AUFGABE
Aktualisiere im Artikel über die Elternarbeit in Heimen die Passage von „Damit Eltern den“ bis „Flyer hilft dabei.“, indem du „Erle“ durch „Gelsenkirchen-Erle“ ersetzt. Gib die Passage danach vollständig wieder.

TEXTAUSZUG
□ □ □ □

Damit Eltern den Kontakt auch zu Kindern im Heim halten

Das Kinder- und Jugendhaus St. Elisabeth in Erle hat bei der Erarbeitung der Sandards und des Flyers mitgemacht.
Das Kinder- und Jugendhaus St. Elisabeth in Erle hat bei der Erarbeitung der Sandards und des Flyers mitgemacht.
Foto: WAZ
Auch wenn Kinder in Heimen bzw. Kindernhäusern untegerbacht sind, sollen Eltern wissen, dass sie nach verlässlichen, einheitlichen Standards erzogen werden. Und diese Eltern sollen den Kontakt zu ihren Kindern möglichst halten können. Ein neuer Flyer hilft dabei.

Gelsenkirchen. „Die Eltern sind Experten für ihre Kinder“ – und das sollen sie auch bleiben, selbst wenn ihre Kinder vorübergehend oder dauerhaft in einem Heim untergebracht sind. Und damit dieses Ziel auch gelingt, haben sich die Mitarbeiterinnen und Mitarbeiter der sechs stationären Einrichtungen in Gelsenkirchen zusammengetan, um gemeinsam ein Konzept für die Elternarbeit zu entwickeln. Ausdruck findet das in einem Flyer, der künftig den Eltern der Kinder an die Hand gegeben wird.

Bei einer Fachtagung im Jugendamt wurde schon 2012 die Idee zur Zusammenarbeit geboren, erzählt Paul Rüther, Leiter des Kinder- und Jugendhauses St. Elisabeth. Schnell verständigte man sich darauf, gemeinsam verbindliche Mindeststandards für die Zusammenarbeit mit den Eltern zu erarbeiten. Die gelten auch dann, wenn die Kinder zu ihrem Schutz aus den Familien herausgenommen wurden, erklärten die Pädagogen bei der Vorstellung ihres Flyers. „Die Eltern spielen für die Kinder immer eine Rolle, selbst wenn sie nicht bei ihnen leben.“ Oberstes Ziel sei: „Das Beste für die Kinder zu erreichen.“

Sechs Einrichtungen beteiligt

Der Flyer soll Transparenz schaffen und den Eltern ihre Ängste nehmen: „Die Einrichtungen sehen sich als Wegbegleiter im Entwicklungsprozess Ihres Kindes“, heißt es darin. Grundsätzliches Ziel sei, die Kinder wieder zurück in ihre Familie zu führen.

□ □ □ □

EXTRAHIERTE ZEILEN
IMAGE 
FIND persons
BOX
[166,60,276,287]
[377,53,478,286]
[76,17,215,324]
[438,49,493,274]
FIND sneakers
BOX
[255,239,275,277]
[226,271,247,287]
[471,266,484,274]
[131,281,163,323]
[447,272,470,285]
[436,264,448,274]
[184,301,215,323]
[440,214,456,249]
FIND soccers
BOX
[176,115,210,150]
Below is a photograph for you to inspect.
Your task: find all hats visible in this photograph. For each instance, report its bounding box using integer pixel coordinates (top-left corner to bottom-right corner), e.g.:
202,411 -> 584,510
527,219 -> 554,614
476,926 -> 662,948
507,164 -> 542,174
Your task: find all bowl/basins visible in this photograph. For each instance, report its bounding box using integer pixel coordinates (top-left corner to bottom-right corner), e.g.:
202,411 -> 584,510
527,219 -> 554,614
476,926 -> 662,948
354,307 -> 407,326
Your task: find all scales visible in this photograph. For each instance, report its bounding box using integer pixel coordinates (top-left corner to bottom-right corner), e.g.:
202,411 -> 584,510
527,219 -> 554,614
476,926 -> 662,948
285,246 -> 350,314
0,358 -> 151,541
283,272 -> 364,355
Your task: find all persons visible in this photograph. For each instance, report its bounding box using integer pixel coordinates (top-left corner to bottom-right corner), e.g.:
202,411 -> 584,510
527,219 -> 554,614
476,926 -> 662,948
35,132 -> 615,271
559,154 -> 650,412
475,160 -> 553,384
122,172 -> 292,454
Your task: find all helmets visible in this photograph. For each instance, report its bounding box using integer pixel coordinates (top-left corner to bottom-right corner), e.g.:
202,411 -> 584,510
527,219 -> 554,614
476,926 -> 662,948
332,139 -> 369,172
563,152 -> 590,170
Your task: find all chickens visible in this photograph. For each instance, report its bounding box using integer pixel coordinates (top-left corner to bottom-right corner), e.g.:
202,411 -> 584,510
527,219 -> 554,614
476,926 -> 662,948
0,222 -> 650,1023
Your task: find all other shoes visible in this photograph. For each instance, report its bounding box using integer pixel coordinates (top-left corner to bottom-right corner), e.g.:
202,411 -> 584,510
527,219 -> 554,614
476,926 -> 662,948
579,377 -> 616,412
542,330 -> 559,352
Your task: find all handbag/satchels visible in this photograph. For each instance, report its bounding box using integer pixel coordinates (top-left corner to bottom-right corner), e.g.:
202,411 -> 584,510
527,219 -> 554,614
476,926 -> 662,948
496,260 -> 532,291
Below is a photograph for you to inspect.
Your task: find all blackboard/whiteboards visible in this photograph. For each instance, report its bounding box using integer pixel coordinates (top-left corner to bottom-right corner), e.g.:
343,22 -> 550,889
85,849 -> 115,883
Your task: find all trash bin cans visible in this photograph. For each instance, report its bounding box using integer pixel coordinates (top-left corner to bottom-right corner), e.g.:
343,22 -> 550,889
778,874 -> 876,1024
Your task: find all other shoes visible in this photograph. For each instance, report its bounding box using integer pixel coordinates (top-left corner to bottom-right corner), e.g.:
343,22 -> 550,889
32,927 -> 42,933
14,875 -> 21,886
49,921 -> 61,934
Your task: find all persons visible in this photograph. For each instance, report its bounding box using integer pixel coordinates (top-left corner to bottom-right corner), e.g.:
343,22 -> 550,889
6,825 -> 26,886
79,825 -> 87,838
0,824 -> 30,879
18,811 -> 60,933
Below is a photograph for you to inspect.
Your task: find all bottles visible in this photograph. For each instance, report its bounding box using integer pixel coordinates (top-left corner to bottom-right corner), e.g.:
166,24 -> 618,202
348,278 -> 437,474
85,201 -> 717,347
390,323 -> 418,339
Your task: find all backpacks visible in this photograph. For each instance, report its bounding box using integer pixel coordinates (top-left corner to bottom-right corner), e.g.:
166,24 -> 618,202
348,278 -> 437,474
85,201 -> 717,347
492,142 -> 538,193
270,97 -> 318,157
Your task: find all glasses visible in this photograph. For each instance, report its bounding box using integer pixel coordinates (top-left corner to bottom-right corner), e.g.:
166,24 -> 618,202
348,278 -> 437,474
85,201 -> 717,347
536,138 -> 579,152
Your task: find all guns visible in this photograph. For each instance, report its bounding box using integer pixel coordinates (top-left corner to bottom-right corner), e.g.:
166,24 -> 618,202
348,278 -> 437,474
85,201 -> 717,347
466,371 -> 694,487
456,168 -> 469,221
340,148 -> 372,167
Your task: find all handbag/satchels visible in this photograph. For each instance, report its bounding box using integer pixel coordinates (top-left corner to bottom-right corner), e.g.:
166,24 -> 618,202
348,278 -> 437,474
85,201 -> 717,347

□ □ □ □

ERGEBNIS
Damit Eltern den Kontakt auch zu Kindern im Heim halten

Das Kinder- und Jugendhaus St. Elisabeth in Gelsenkirchen-Erle hat bei der Erarbeitung der Sandards und des Flyers mitgemacht.
Das Kinder- und Jugendhaus St. Elisabeth in Gelsenkirchen-Erle hat bei der Erarbeitung der Sandards und des Flyers mitgemacht.
Foto: WAZ
Auch wenn Kinder in Heimen bzw. Kindernhäusern untegerbacht sind, sollen Eltern wissen, dass sie nach verlässlichen, einheitlichen Standards erzogen werden. Und diese Eltern sollen den Kontakt zu ihren Kindern möglichst halten können. Ein neuer Flyer hilft dabei.